● Material provided
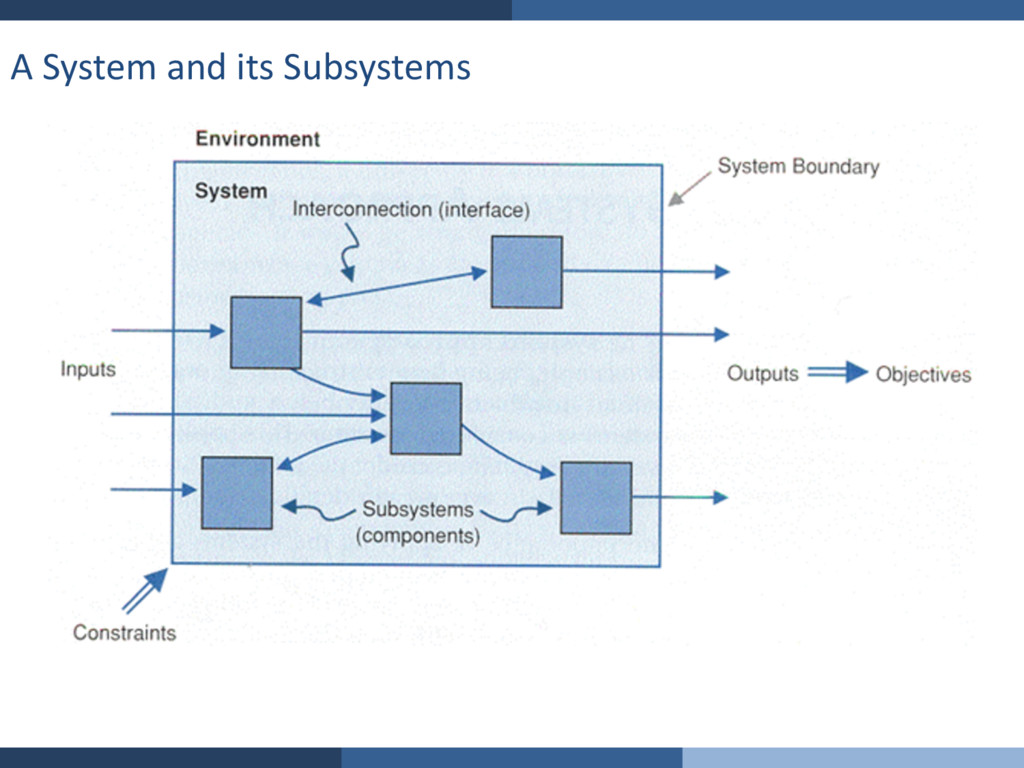 A System and its Subsystems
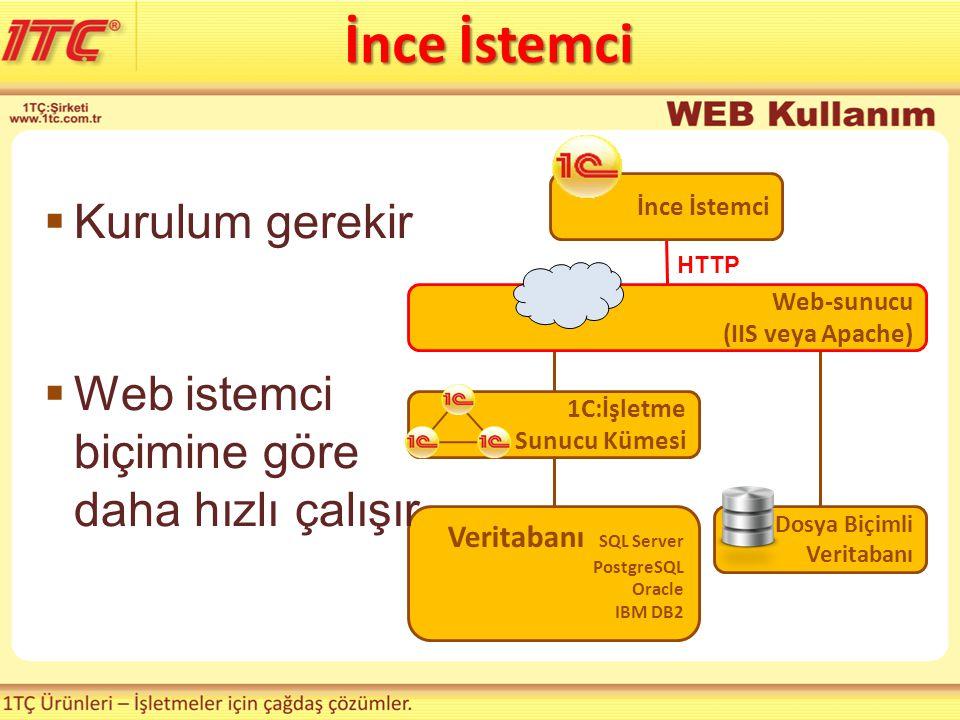 Veritabanı SQL Server PostgreSQL Oracle IBM DB2 1C:İşletme Sunucu Kümesi İnce İstemci Dosya Biçimli Veritabanı Web-sunucu (IIS veya Apache) HTTP  Kurulum gerekir  Web istemci biçimine göre daha hızlı çalışır İnce İstemci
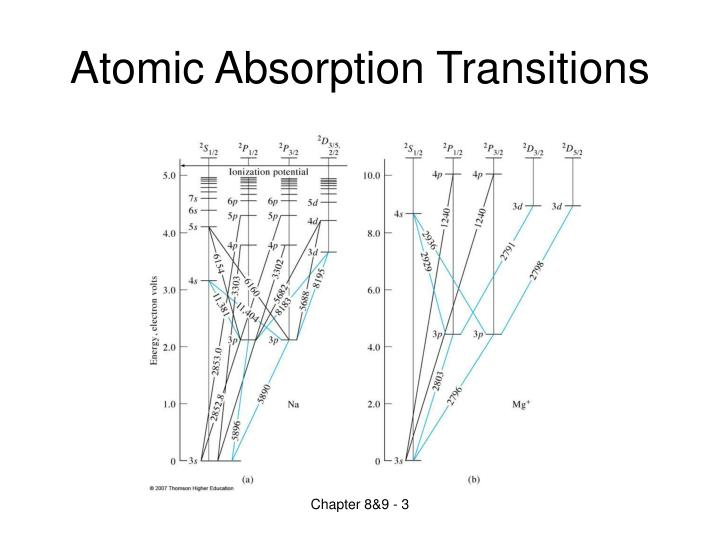 Atomic absorption transitions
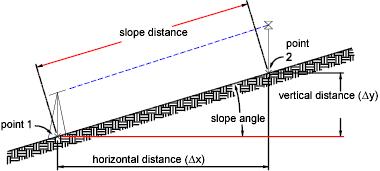 ai_survey_slope.png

● About this exercise
Print the data above exactly; drop every picture.

● Exercise response
 A System and its Subsystems
 Veritabanı SQL Server PostgreSQL Oracle IBM DB2 1C:İşletme Sunucu Kümesi İnce İstemci Dosya Biçimli Veritabanı Web-sunucu (IIS veya Apache) HTTP  Kurulum gerekir  Web istemci biçimine göre daha hızlı çalışır İnce İstemci
 Atomic absorption transitions
 ai_survey_slope.png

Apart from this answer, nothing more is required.